Las últimas colas de inmigrantes vividas a las puertas de Correos no vienen sino a confirmar lo canalla que se puede llegar a ser con las personas. Que alguien corriera la voz de que la forma de conseguir un permiso de trabajo y residencia es mandando no se qué papeles al ¿Ministerio de Trabajo?, ¿Oficina de Extranjería?, ¿Subdelegación?…, -la confusión era tanta, y el problema del lenguaje tampoco ayuda, que cada periodista recibió una contestación distinta de las distintas personas que con paciencia aguardaban su turno-, no es más que una canallada. La paradoja es que en un momento, apenas dos horas, se concentraron quinientos indocumentados que quedaron a la “intemperie” de algún desaprensivo.
Pregunto qué sentido tiene marear al personal de esta manera y la respuesta que recibo es que tal vez alguien esté ganando dinero con esto. Pero, salvo que se les haya vendido un papel ilegal a precio de oro, que eso tampoco, en principio, se ha comprobado, no acierto a comprender dónde esta el negocio de esta miseria.
Entiendo que uno se deje engañar una y mil veces por aferrarse al sueño de poder circular con la comodidad que te dan los papeles en una ciudad a la que te has dirigido después de mucha inversión económica y también humana, -como alguien me decía todos los años jugamos a la lotería y nunca toca-, pero a estas alturas, parece que ya deberíamos haber articulado unas vías de comunicación.
Sospecho que ni Almería Acoge, ni la Asociación de Trabajadores Inmigrantes Marroquíes ni las que sucesivamente y posteriormente se han ido creando y que se supone representan, en unos casos, y ayudan, en otros, a estas personas son interlocutores fiables para ellos. De la Administración, parece claro, o no confían o no la entienden, porque sino a estas alturas, -nadie me quita de la cabeza que muchos de los que ayer guardaban cola lo habrán hecho con anterioridad ante otro falso rumor-, se dirigirían a ella para corroborar si ha aparecido una nueva normativa, disposición o forma de hacer las cosas… En este punto se hace urgente buscar un hilo de comunicación, porque resulta a estas alturas un tanto sangrante seguir viviendo escenas como la de ayer.

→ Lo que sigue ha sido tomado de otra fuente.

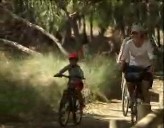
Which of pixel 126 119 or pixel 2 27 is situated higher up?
pixel 2 27

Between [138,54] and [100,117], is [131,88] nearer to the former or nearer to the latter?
[138,54]

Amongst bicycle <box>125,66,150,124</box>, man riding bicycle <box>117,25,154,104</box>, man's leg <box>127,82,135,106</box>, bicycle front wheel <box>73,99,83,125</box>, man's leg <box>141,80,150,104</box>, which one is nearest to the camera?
man riding bicycle <box>117,25,154,104</box>

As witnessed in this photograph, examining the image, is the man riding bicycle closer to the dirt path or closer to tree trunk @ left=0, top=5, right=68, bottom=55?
the dirt path

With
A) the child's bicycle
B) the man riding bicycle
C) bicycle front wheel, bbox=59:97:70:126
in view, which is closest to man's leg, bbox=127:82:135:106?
the man riding bicycle

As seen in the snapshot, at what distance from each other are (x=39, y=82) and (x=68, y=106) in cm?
305

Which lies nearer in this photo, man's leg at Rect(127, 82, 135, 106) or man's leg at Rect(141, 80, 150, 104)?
man's leg at Rect(141, 80, 150, 104)

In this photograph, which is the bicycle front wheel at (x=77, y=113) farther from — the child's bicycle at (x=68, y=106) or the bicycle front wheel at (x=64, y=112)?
the bicycle front wheel at (x=64, y=112)

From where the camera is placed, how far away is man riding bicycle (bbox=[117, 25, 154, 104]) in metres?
9.42

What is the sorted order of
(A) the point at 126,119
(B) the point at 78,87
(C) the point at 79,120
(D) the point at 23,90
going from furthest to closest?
1. (D) the point at 23,90
2. (A) the point at 126,119
3. (C) the point at 79,120
4. (B) the point at 78,87

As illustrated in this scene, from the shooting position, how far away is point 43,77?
14.1 meters

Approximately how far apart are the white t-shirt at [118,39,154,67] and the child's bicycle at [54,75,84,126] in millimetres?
1297

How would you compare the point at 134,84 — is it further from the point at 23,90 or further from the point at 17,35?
the point at 17,35

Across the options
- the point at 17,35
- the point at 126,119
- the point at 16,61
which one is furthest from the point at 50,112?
the point at 17,35

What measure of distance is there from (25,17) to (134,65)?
768cm
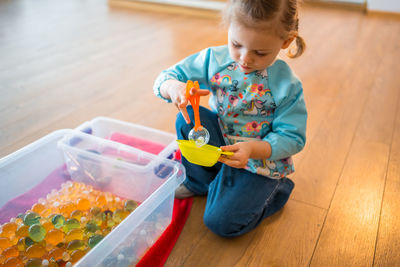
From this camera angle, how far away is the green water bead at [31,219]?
89 cm

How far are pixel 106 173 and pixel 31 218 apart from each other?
218 mm

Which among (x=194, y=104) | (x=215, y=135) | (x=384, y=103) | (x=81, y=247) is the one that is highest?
(x=194, y=104)

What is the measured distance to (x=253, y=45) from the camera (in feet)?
2.53

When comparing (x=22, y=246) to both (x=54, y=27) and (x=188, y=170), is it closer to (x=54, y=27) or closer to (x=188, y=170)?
(x=188, y=170)

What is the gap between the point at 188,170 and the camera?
1066 mm

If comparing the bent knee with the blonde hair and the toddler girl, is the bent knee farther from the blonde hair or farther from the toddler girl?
the blonde hair

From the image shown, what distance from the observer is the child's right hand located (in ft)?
2.61

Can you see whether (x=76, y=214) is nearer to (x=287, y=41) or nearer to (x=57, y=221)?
(x=57, y=221)

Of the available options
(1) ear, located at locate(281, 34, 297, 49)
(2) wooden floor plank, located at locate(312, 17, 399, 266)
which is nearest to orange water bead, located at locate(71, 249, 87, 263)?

De los bulos, lo que sí tengo claro es que actúan sobre un sujeto vulnerable y lo hacen polvo, pero no tengo claro que siempre se muevan por una cuestión económica. Así, he escuchado en esta ciudad bulos sobre embarazos, cuyo padre no es quien dice ser; se han inventado amantes a personas por el mero hecho de tener una estrecha relación… Y, en estos casos, ¿dónde está la remuneración económica?. Pues yo creo que no existe tal sino que se trata más bien de buscar la desestabilización.
Siguiendo este hilo argumental, me pregunto si detrás de los bulos que sufre el inmigrante no existe un querer dejar en mal lugar a alguna que otra administración y entonces sigo preguntándome, ¿a quién benefician?